WHAT IS EXPECTED — Render the stretch of rows from the line containing "The original image" through the line containing "3.68 meters" as a JSON list of strings, one string per line and no blank lines.

RECORDS FOR THE EXERCISE —
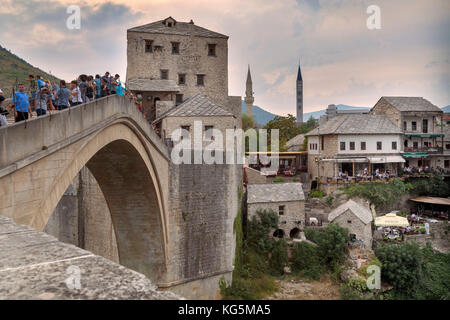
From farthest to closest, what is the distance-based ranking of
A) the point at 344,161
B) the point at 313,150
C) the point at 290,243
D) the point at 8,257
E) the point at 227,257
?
the point at 313,150 → the point at 344,161 → the point at 290,243 → the point at 227,257 → the point at 8,257

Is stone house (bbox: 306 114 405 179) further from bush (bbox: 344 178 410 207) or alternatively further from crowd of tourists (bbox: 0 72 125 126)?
crowd of tourists (bbox: 0 72 125 126)

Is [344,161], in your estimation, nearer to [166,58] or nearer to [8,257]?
[166,58]

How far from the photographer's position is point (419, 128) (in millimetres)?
36969

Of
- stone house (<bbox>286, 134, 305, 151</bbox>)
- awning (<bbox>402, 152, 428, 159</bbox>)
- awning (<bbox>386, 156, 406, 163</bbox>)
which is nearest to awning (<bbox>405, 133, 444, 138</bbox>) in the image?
awning (<bbox>402, 152, 428, 159</bbox>)

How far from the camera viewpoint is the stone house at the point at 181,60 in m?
26.1

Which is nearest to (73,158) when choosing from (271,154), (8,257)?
(8,257)

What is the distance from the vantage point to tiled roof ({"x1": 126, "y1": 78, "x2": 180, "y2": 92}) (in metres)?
24.5

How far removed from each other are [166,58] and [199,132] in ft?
34.6

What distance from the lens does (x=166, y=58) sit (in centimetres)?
2698

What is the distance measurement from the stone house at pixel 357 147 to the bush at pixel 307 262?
11470 millimetres

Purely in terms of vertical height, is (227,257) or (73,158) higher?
(73,158)

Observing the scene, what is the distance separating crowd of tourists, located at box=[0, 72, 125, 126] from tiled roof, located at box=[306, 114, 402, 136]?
26246mm

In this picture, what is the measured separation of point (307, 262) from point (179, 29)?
64.7ft

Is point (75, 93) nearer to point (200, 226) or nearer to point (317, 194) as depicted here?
point (200, 226)
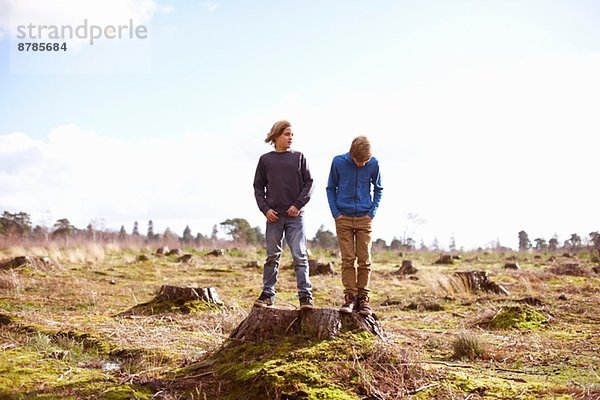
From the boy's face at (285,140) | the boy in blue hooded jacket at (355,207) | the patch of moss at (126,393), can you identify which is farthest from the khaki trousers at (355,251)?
the patch of moss at (126,393)

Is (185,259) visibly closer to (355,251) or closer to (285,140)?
(285,140)

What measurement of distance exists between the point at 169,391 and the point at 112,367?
44.3 inches

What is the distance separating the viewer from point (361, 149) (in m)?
5.79

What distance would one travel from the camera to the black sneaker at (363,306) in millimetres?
5263

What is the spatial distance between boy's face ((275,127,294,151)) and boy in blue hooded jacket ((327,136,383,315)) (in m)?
0.56

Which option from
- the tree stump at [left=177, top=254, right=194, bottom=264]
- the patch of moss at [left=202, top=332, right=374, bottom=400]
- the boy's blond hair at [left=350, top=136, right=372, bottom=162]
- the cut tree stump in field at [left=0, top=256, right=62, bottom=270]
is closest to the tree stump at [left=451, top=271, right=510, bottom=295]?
the boy's blond hair at [left=350, top=136, right=372, bottom=162]

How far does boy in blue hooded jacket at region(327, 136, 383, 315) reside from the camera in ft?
18.9

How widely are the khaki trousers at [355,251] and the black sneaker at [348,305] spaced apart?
42mm

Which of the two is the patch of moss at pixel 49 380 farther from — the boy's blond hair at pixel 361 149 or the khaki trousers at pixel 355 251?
the boy's blond hair at pixel 361 149

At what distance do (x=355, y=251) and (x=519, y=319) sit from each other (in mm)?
3844

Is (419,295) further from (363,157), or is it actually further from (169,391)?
(169,391)

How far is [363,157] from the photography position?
19.1ft

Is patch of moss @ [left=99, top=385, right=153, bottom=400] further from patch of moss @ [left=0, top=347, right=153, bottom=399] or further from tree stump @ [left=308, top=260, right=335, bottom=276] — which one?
tree stump @ [left=308, top=260, right=335, bottom=276]

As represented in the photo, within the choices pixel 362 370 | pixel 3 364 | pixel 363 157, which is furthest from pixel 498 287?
pixel 3 364
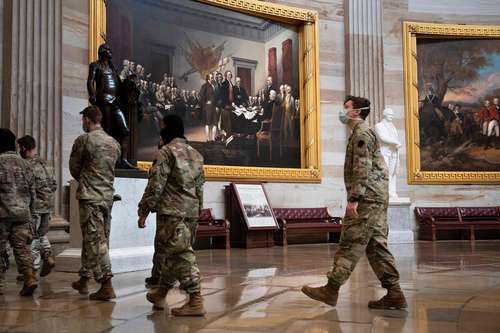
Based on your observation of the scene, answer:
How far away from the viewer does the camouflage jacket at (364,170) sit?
5039 mm

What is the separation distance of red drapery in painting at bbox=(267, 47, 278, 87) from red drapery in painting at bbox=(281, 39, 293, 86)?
0.24 meters

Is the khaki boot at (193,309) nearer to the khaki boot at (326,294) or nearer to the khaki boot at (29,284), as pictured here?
the khaki boot at (326,294)

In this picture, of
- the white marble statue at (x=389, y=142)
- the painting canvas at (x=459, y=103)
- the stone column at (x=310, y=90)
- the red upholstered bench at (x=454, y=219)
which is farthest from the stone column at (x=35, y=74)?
the painting canvas at (x=459, y=103)

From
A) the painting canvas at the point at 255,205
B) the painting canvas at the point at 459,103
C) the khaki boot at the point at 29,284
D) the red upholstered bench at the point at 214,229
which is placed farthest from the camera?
the painting canvas at the point at 459,103

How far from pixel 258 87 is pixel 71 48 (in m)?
5.42

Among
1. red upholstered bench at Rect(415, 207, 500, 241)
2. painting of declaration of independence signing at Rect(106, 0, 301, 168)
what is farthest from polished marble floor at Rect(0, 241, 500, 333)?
red upholstered bench at Rect(415, 207, 500, 241)

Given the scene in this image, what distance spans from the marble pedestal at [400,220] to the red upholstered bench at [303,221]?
1345 mm

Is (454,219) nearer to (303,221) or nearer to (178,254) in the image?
(303,221)

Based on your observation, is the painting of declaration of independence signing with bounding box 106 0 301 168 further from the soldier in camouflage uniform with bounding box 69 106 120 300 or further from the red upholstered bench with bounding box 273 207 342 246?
the soldier in camouflage uniform with bounding box 69 106 120 300

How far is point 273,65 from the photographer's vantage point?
15.7m

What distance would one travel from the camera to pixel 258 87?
1535cm

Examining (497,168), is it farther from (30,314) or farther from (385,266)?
(30,314)

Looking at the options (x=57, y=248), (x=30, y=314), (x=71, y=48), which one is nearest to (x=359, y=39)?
(x=71, y=48)

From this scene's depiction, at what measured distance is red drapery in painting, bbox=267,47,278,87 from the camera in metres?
15.6
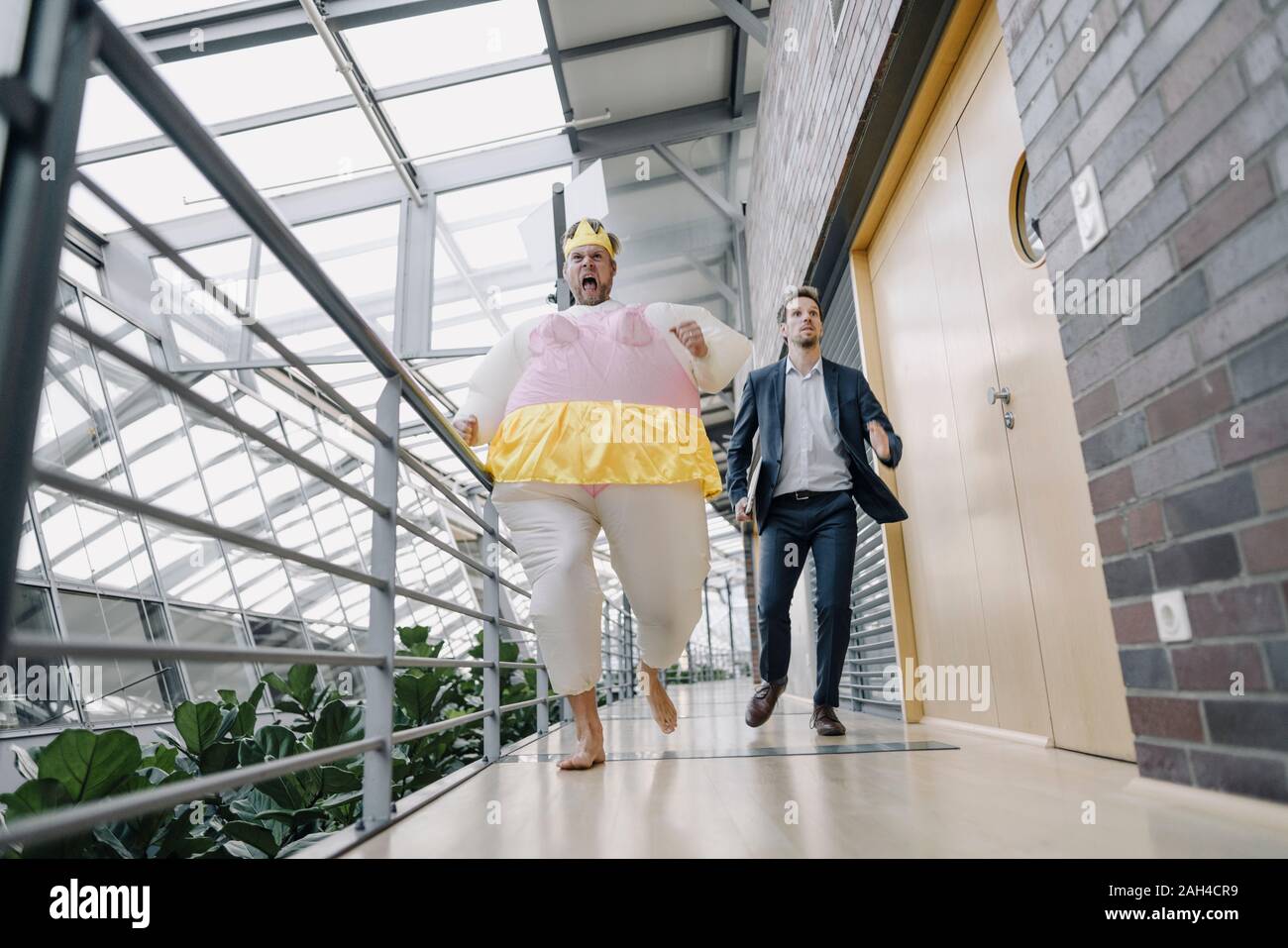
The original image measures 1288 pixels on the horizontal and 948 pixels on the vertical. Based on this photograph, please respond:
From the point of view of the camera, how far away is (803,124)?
3.68 meters

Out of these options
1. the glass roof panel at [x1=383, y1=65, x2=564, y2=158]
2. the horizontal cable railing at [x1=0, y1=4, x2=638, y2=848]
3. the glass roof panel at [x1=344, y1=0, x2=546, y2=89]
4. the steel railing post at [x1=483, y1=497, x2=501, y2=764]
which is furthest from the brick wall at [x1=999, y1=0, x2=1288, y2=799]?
the glass roof panel at [x1=383, y1=65, x2=564, y2=158]

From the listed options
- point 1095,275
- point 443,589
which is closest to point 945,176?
point 1095,275

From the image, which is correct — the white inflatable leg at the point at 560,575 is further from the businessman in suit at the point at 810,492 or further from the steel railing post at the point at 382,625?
the businessman in suit at the point at 810,492

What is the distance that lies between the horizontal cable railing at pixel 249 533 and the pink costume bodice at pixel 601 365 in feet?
0.84

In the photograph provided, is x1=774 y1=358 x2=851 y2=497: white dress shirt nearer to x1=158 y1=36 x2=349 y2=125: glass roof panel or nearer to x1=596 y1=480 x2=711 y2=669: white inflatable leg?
x1=596 y1=480 x2=711 y2=669: white inflatable leg

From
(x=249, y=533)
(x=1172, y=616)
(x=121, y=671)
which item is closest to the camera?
(x=249, y=533)

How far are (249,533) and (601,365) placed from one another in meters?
0.93

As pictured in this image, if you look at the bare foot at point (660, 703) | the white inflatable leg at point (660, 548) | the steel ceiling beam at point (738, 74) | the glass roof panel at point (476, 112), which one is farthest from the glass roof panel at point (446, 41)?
the bare foot at point (660, 703)

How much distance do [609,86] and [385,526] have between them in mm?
5973

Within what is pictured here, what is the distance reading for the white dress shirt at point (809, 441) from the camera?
2.41 metres

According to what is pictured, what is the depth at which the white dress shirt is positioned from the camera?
2406mm

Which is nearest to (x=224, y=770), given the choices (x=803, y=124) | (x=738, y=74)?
(x=803, y=124)

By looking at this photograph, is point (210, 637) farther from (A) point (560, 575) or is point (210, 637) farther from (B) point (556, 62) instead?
(A) point (560, 575)
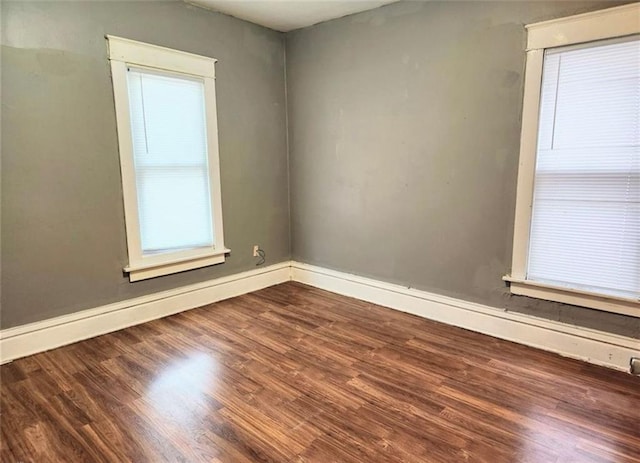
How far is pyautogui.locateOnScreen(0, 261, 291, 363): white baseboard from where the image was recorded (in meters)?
2.57

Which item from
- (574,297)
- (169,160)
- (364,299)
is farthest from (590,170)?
(169,160)

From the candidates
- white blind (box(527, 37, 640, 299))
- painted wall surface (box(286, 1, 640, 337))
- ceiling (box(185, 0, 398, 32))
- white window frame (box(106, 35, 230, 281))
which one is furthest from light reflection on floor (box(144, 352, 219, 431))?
ceiling (box(185, 0, 398, 32))

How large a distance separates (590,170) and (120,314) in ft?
11.4

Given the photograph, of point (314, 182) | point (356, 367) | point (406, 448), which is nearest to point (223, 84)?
point (314, 182)

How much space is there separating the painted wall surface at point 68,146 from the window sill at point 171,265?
6 centimetres

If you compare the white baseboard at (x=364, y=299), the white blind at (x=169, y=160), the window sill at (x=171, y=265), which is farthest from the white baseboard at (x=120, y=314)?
the white blind at (x=169, y=160)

CORRECT RESPONSE —
[
  "The original image measures 1288 pixels on the horizontal and 948 pixels on the vertical. Based on this photograph, please respond:",
  "From the point of view of the camera, how far away is (803,124)?",
  "3.68 meters"
]